HK2 nonmetabolic functions promote PDAC development in vivo. (A–D) PANC‐1 cells with depleted HK2 and reconstituted expression of WT rHK2, rHK2 D209/D657A, or KD were intracranially injected into athymic nude mice. Tumor growth was examined 21 days after injection. Representative tumor xenografts were shown (n = 6 mice per group) (A). Tumor weights were calculated (B). Tumor growth was measured every other day beginning on day 6, and tumor volumes were calculated (C).

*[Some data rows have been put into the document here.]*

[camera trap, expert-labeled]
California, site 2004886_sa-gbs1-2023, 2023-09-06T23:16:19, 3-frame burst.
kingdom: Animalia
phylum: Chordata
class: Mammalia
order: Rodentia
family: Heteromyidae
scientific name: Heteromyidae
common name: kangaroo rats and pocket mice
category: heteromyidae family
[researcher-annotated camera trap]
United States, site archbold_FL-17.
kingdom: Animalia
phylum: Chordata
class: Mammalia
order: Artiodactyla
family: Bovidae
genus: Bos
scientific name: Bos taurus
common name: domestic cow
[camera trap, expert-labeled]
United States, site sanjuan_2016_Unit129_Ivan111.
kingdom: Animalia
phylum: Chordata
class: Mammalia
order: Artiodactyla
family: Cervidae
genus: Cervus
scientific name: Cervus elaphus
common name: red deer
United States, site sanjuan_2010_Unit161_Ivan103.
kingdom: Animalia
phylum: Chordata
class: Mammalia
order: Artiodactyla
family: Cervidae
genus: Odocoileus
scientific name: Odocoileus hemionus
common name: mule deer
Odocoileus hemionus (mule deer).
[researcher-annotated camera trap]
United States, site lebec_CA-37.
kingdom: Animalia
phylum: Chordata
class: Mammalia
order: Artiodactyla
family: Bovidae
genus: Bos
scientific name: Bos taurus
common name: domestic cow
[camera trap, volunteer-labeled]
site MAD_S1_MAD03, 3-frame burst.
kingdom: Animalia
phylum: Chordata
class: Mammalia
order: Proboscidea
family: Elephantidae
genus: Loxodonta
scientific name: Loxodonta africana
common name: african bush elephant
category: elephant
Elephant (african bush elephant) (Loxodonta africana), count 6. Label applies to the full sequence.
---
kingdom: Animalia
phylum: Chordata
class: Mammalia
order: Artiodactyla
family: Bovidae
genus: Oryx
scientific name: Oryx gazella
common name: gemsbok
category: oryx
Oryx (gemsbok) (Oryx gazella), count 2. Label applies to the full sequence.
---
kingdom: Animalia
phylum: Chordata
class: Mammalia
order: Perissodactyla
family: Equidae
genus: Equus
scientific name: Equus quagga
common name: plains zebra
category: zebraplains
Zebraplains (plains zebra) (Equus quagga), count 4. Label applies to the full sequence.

Immunohistochemical analyses of tumor sections with the indicated antibodies were performed. Representative images are shown (D). Scale bar, 10 mm. The percentages of Ki67‐, c‐Myc‐, and IκBα pT291‐positive cells were calculated. *p < 0.05; **p < 0.01; ***p < 0.001.

FIGURE 7

Diagram displaying the regulation of NF‐κB signaling by the nonmetabolic function of HK2. HK2‐mediated phosphorylation of IκBα at T291 in PDAC cells, leading to IκBα degradation and subsequent activation of NF‐κB for the upregulation of downstream target transcription. HK2 nonmetabolic activity‐promoted activation of NF‐κB stimulates the proliferation, migration, and invasion of PDAC cells.